If Jinlian had not carefully plotted the whole scheme beforehand, Ximen Qing would never have struck Xue'e that day. It was all her doing.

When he had done with Xue'e, Ximen Qing went back to Jinlian's room and gave her the pearls he had brought from the temple. Now that her husband had taken her side and vented her spite for her, there was no reason why she should remain upset, so for one loving overture on his part she repaid him tenfold. Their delight in each other grew unceasingly.

One day, it was Hua Zixu's turn to give a party in his house, next door to Ximen Qing's. There was a great feast, and all the brothers were present. Ximen Qing had another engagement, and did not arrive until the afternoon. They would not take their wine without him, and waited. When at last he came, they made reverences to one another and took their seats, with Ximen in the place of honor. Two singing girls played the lute, the cithern, and the flute.

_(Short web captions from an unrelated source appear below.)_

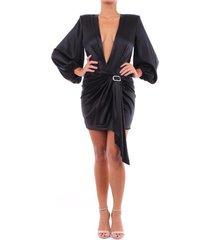 korte jurk alexandre vauthier 201dr1230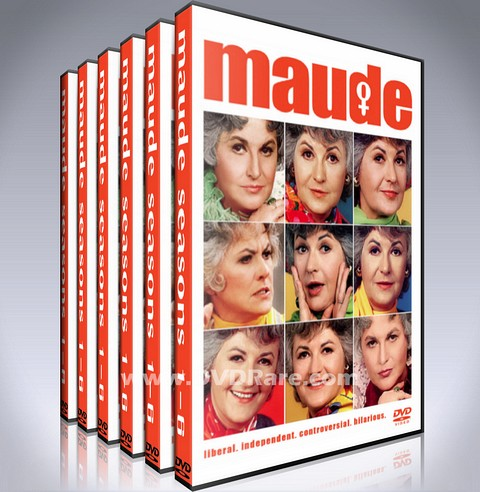 Maude DVD - Seasons 1-6 - Bea Arthur- 1970s Box Set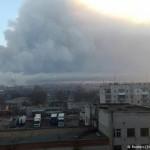 Порошенко попросит помощи НАТО в разминировании складов под Харьковом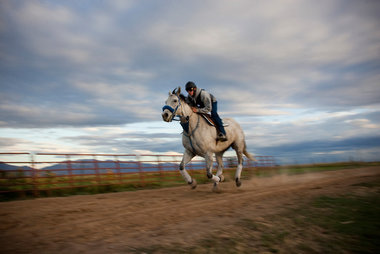 The Hadley Ranch in Ogden Utah has a long family history of race horse training in the shadow of the beautiful Wasatch Mountains.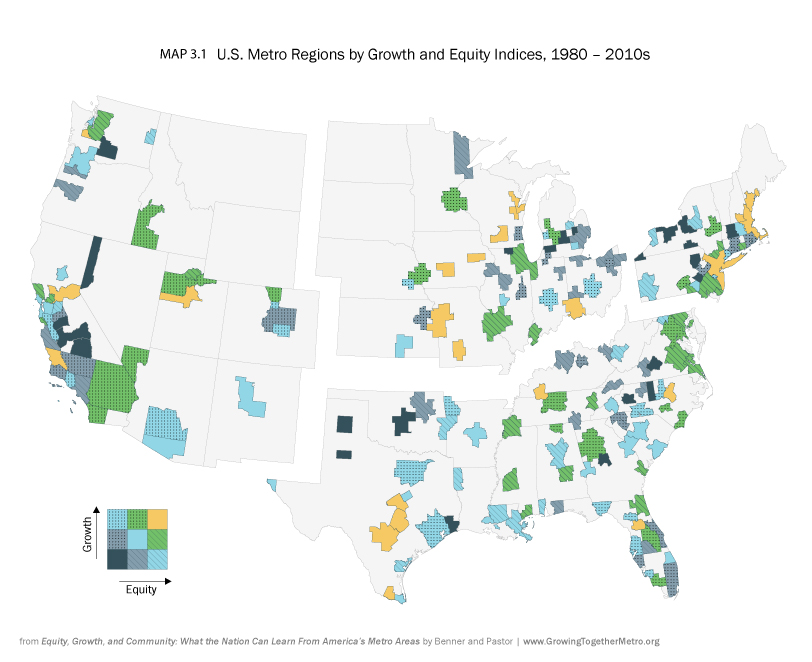 Equity, Growth, and Community - Maps and Charts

Soon the wine had been passed three times, and the musicians had played twice. The singing girls put down their instruments, and came towards the guests. They had all the delicacy of a branch of flowers. When they had kowtowed, Ximen Qing told his servant to take two envelopes from his purse, each of which contained a small sum, and give it to them. They thanked him, and went back to their places. Then Ximen Qing said to his host, "These girls sing extraordinarily well. Who are they?" Hua said nothing, but Ying Bojue replied:

"My Lord, you have a very poor memory. Don't you remember them? The one who plays the cithern is Brother Hua's sweetheart, young Wu Yin'er. She lives in one of the back streets in the bawdy district. The one who plays the lute is the girl I told you about some time ago. Her name is Li Guijie, and she is the younger sister of Li Guiqing. One of your ladies is her aunt. It's no use pretending you don't know her."

Ximen Qing smiled. "Oh, that's who she is! I haven't seen her for about six years. I never thought of her as being grown up."

A little later the girls came to pour wine for them. Guijie pressed Ximen to drink a great deal, and murmured loving words in his ear.

"What are your mother and sister doing now?" Ximen said. "Why do they never come to see your aunt?"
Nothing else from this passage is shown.